=== WHAT NEEDS TO BE DONE ===
Give back the data in full. Leave nothing out.

[Data records]
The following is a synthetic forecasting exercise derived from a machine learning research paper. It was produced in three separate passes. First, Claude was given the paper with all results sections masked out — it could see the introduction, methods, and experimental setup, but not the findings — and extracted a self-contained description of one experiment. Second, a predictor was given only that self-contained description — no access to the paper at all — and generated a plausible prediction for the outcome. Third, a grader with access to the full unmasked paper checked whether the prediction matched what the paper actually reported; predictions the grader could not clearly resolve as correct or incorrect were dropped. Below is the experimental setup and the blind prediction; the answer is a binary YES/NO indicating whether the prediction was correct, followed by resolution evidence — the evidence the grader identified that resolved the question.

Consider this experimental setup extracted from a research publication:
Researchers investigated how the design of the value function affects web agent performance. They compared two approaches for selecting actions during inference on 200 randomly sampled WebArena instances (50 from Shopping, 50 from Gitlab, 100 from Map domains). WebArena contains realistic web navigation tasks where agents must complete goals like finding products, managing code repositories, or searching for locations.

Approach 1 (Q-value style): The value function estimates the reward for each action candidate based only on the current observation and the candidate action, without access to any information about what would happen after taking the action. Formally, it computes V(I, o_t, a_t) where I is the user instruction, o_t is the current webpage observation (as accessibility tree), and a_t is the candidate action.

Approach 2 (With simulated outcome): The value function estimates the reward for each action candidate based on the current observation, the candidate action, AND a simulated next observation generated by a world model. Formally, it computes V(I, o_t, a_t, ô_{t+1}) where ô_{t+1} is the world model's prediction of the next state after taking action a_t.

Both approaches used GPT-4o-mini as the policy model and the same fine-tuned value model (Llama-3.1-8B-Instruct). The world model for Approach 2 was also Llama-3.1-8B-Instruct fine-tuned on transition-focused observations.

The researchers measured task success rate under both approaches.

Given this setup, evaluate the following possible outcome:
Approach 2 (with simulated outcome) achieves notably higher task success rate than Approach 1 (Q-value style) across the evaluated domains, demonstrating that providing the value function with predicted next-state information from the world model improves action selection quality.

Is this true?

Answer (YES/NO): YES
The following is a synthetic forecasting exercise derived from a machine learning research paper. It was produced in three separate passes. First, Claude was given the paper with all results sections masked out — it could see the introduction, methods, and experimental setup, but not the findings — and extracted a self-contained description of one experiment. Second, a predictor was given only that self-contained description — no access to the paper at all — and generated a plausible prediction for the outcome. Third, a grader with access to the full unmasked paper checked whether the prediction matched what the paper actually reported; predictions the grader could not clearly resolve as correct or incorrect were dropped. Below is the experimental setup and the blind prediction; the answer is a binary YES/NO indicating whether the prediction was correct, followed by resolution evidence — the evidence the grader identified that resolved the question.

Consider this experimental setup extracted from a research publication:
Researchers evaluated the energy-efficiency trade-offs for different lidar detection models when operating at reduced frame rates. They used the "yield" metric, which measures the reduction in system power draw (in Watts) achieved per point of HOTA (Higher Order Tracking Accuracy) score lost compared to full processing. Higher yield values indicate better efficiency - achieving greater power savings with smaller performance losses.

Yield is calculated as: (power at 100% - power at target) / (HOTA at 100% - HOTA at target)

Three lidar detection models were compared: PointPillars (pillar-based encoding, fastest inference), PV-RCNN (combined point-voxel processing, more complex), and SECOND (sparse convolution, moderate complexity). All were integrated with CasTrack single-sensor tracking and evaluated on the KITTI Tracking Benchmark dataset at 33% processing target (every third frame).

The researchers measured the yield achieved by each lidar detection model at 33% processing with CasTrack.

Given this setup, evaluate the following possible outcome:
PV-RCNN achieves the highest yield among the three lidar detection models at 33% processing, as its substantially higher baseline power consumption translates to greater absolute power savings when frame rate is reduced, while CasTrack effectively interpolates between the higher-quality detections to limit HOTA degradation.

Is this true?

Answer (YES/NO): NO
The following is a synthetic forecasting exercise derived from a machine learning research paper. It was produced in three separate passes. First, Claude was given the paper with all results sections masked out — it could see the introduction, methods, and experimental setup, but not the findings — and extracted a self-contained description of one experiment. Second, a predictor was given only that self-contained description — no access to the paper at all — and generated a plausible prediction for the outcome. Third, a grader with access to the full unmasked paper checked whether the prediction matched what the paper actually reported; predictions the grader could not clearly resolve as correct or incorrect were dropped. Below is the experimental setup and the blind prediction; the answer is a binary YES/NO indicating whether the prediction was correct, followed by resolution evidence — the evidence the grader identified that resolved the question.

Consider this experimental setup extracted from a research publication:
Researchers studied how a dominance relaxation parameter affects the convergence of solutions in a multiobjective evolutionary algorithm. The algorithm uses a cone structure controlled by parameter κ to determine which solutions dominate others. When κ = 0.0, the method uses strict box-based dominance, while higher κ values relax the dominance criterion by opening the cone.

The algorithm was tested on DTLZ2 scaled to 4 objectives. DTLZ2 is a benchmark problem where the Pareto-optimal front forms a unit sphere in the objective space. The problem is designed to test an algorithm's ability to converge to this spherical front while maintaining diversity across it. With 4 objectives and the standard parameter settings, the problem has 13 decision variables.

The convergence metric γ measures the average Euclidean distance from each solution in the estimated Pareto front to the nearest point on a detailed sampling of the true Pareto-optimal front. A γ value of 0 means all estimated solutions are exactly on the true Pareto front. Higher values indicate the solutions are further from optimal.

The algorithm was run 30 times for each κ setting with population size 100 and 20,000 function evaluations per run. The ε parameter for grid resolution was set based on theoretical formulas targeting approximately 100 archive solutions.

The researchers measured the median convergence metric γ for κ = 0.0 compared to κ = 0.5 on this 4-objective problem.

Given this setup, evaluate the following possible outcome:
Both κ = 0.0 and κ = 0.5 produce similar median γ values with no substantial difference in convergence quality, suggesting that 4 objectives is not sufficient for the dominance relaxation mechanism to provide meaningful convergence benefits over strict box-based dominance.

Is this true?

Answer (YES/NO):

=== EXERCISE SOLUTION ===
The following is a synthetic forecasting exercise derived from a machine learning research paper. It was produced in three separate passes. First, Claude was given the paper with all results sections masked out — it could see the introduction, methods, and experimental setup, but not the findings — and extracted a self-contained description of one experiment. Second, a predictor was given only that self-contained description — no access to the paper at all — and generated a plausible prediction for the outcome. Third, a grader with access to the full unmasked paper checked whether the prediction matched what the paper actually reported; predictions the grader could not clearly resolve as correct or incorrect were dropped. Below is the experimental setup and the blind prediction; the answer is a binary YES/NO indicating whether the prediction was correct, followed by resolution evidence — the evidence the grader identified that resolved the question.

Consider this experimental setup extracted from a research publication:
Researchers investigated how the design of the value function affects web agent performance. They compared two approaches for selecting actions during inference on 200 randomly sampled WebArena instances (50 from Shopping, 50 from Gitlab, 100 from Map domains). WebArena contains realistic web navigation tasks where agents must complete goals like finding products, managing code repositories, or searching for locations.

Approach 1 (Q-value style): The value function estimates the reward for each action candidate based only on the current observation and the candidate action, without access to any information about what would happen after taking the action. Formally, it computes V(I, o_t, a_t) where I is the user instruction, o_t is the current webpage observation (as accessibility tree), and a_t is the candidate action.

Approach 2 (With simulated outcome): The value function estimates the reward for each action candidate based on the current observation, the candidate action, AND a simulated next observation generated by a world model. Formally, it computes V(I, o_t, a_t, ô_{t+1}) where ô_{t+1} is the world model's prediction of the next state after taking action a_t.

Both approaches used GPT-4o-mini as the policy model and the same fine-tuned value model (Llama-3.1-8B-Instruct). The world model for Approach 2 was also Llama-3.1-8B-Instruct fine-tuned on transition-focused observations.

The researchers measured task success rate under both approaches.

Given this setup, evaluate the following possible outcome:
Approach 2 (with simulated outcome) achieves notably higher task success rate than Approach 1 (Q-value style) across the evaluated domains, demonstrating that providing the value function with predicted next-state information from the world model improves action selection quality.

Is this true?

Answer (YES/NO): YES
The following is a synthetic forecasting exercise derived from a machine learning research paper. It was produced in three separate passes. First, Claude was given the paper with all results sections masked out — it could see the introduction, methods, and experimental setup, but not the findings — and extracted a self-contained description of one experiment. Second, a predictor was given only that self-contained description — no access to the paper at all — and generated a plausible prediction for the outcome. Third, a grader with access to the full unmasked paper checked whether the prediction matched what the paper actually reported; predictions the grader could not clearly resolve as correct or incorrect were dropped. Below is the experimental setup and the blind prediction; the answer is a binary YES/NO indicating whether the prediction was correct, followed by resolution evidence — the evidence the grader identified that resolved the question.

Consider this experimental setup extracted from a research publication:
Researchers evaluated the energy-efficiency trade-offs for different lidar detection models when operating at reduced frame rates. They used the "yield" metric, which measures the reduction in system power draw (in Watts) achieved per point of HOTA (Higher Order Tracking Accuracy) score lost compared to full processing. Higher yield values indicate better efficiency - achieving greater power savings with smaller performance losses.

Yield is calculated as: (power at 100% - power at target) / (HOTA at 100% - HOTA at target)

Three lidar detection models were compared: PointPillars (pillar-based encoding, fastest inference), PV-RCNN (combined point-voxel processing, more complex), and SECOND (sparse convolution, moderate complexity). All were integrated with CasTrack single-sensor tracking and evaluated on the KITTI Tracking Benchmark dataset at 33% processing target (every third frame).

The researchers measured the yield achieved by each lidar detection model at 33% processing with CasTrack.

Given this setup, evaluate the following possible outcome:
PV-RCNN achieves the highest yield among the three lidar detection models at 33% processing, as its substantially higher baseline power consumption translates to greater absolute power savings when frame rate is reduced, while CasTrack effectively interpolates between the higher-quality detections to limit HOTA degradation.

Is this true?

Answer (YES/NO): NO
The following is a synthetic forecasting exercise derived from a machine learning research paper. It was produced in three separate passes. First, Claude was given the paper with all results sections masked out — it could see the introduction, methods, and experimental setup, but not the findings — and extracted a self-contained description of one experiment. Second, a predictor was given only that self-contained description — no access to the paper at all — and generated a plausible prediction for the outcome. Third, a grader with access to the full unmasked paper checked whether the prediction matched what the paper actually reported; predictions the grader could not clearly resolve as correct or incorrect were dropped. Below is the experimental setup and the blind prediction; the answer is a binary YES/NO indicating whether the prediction was correct, followed by resolution evidence — the evidence the grader identified that resolved the question.

Consider this experimental setup extracted from a research publication:
Researchers studied how a dominance relaxation parameter affects the convergence of solutions in a multiobjective evolutionary algorithm. The algorithm uses a cone structure controlled by parameter κ to determine which solutions dominate others. When κ = 0.0, the method uses strict box-based dominance, while higher κ values relax the dominance criterion by opening the cone.

The algorithm was tested on DTLZ2 scaled to 4 objectives. DTLZ2 is a benchmark problem where the Pareto-optimal front forms a unit sphere in the objective space. The problem is designed to test an algorithm's ability to converge to this spherical front while maintaining diversity across it. With 4 objectives and the standard parameter settings, the problem has 13 decision variables.

The convergence metric γ measures the average Euclidean distance from each solution in the estimated Pareto front to the nearest point on a detailed sampling of the true Pareto-optimal front. A γ value of 0 means all estimated solutions are exactly on the true Pareto front. Higher values indicate the solutions are further from optimal.

The algorithm was run 30 times for each κ setting with population size 100 and 20,000 function evaluations per run. The ε parameter for grid resolution was set based on theoretical formulas targeting approximately 100 archive solutions.

The researchers measured the median convergence metric γ for κ = 0.0 compared to κ = 0.5 on this 4-objective problem.

Given this setup, evaluate the following possible outcome:
Both κ = 0.0 and κ = 0.5 produce similar median γ values with no substantial difference in convergence quality, suggesting that 4 objectives is not sufficient for the dominance relaxation mechanism to provide meaningful convergence benefits over strict box-based dominance.

Is this true?

Answer (YES/NO):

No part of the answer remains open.